The six-shooter was jarred from the super’s fingers into the dust of the trail.
Thwack!
Before Bernritter had recovered from the daze caused by the baron’s first blow, the baron’s knuckles fell a second time—now on the super’s left ear.
Bernritter was knocked off his horse as clean as though he had been dropped by a rifle-bullet.
With the second blow, the baron jabbed the irons into his horse. The animal gave a mad leap forward, directly against Jacobs’ horse.
The collision was tremendous.
Jacobs’ horse went to the knees, and Jacobs himself turned a half-somersault out of his saddle, landing on his head and shoulders, heels in the air.
This was doing pretty well for the baron. He might have got away from the Three-ply men if McGowan hadn’t taken a hand in the set-to. Reaching out swiftly, the mine-owner twined his hands in the baron’s collar and dragged him off his horse; then, falling on him where he lay on the ground, McGowan held the luckless Dutchman in that position.
“Look into the saddle-bag, Bern,” cried McGowan.
The super, whose head was still ringing from the effects of the blow on the ear, had regained his feet and was saying things.

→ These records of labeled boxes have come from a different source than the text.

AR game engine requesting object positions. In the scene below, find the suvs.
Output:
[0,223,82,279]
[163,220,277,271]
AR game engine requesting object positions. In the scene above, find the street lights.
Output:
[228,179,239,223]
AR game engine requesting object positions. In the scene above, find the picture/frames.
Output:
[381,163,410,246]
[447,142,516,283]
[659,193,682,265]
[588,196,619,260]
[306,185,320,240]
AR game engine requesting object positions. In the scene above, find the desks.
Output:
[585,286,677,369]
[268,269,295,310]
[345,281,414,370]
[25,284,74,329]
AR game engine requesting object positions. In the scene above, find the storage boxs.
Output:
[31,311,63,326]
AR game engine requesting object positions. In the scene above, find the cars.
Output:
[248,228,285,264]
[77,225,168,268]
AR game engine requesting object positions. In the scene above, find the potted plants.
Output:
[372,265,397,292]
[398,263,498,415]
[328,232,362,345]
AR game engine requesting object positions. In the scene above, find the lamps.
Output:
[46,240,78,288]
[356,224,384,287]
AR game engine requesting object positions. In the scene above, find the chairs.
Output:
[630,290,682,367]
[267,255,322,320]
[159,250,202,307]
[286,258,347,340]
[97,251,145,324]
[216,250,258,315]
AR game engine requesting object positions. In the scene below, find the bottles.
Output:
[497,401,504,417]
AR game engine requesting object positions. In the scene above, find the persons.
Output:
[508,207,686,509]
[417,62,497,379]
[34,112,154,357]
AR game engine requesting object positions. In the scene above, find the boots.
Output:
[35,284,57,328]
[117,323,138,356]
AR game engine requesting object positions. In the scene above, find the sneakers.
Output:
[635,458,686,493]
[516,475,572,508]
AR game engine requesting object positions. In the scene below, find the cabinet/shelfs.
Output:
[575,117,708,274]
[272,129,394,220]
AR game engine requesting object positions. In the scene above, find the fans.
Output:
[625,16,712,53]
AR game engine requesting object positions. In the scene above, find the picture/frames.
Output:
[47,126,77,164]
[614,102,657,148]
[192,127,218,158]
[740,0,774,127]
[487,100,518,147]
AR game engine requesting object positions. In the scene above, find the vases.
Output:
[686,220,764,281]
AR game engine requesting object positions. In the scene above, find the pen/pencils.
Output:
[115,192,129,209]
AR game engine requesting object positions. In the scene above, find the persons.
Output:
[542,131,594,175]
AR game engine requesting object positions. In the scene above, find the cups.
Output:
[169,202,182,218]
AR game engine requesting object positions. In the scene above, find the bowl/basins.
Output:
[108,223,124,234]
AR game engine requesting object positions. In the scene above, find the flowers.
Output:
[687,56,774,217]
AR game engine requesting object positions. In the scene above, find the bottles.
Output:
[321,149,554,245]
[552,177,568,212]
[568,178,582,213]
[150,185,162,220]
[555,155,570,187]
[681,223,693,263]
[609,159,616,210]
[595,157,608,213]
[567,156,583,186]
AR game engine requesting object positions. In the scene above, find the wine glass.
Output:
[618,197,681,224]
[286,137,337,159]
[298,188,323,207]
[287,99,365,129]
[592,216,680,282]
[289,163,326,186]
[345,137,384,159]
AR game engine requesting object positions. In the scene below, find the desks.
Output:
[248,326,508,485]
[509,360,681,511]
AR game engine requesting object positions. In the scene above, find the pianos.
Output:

Watched by McGowan, he unbuckled the straps of the saddle-bag, pushed in his hand, and drew out—the bar of yellow bullion.
“Ah!” cried McGowan, his voice like the snap of a whip, “the fellow’s a scoundrel, after all!”
“You might have known that, McGowan,” scowled Bernritter, “from the fight he put up to keep us from looking into the saddle-bag.”
“A rope, Jacobs!” ordered McGowan. “Bedad, we’re headed for Phœnix, and we’ll keep right on to the town and land this thief in the lock-up.”
The baron, dazed by the sight of the yellow bar, was unable to say a word. He did not protest, or disavow any evil intentions, for he was so dumfounded he could not speak. His silence, of course, looked like a tacit confession of guilt.
The whole cut-and-dried affair had worked out to the baron’s disadvantage and to the benefit of the scheming scoundrels, Bernritter and Jacobs.
They had shifted the responsibility of the theft of the cyanid bullion to the Dutchman: And might not McGowan think that he was in league with the red bullion thieves who were believed to be back of the other thefts of bullion?
The sharpest criminals are short-sighted as to one or two details, in even their cleverest trickery. Bernritter had overlooked the fact thatpossiblythe Dutchman might be a pard of Buffalo Bill’s; and, if this should prove tobe the case, then nothing could keep Buffalo Bill from getting into the game.
The baron, properly roped, was tied to his horse and led on across the desert in the direction of Phœnix.
He was still silent, but he was doing a lot of thinking.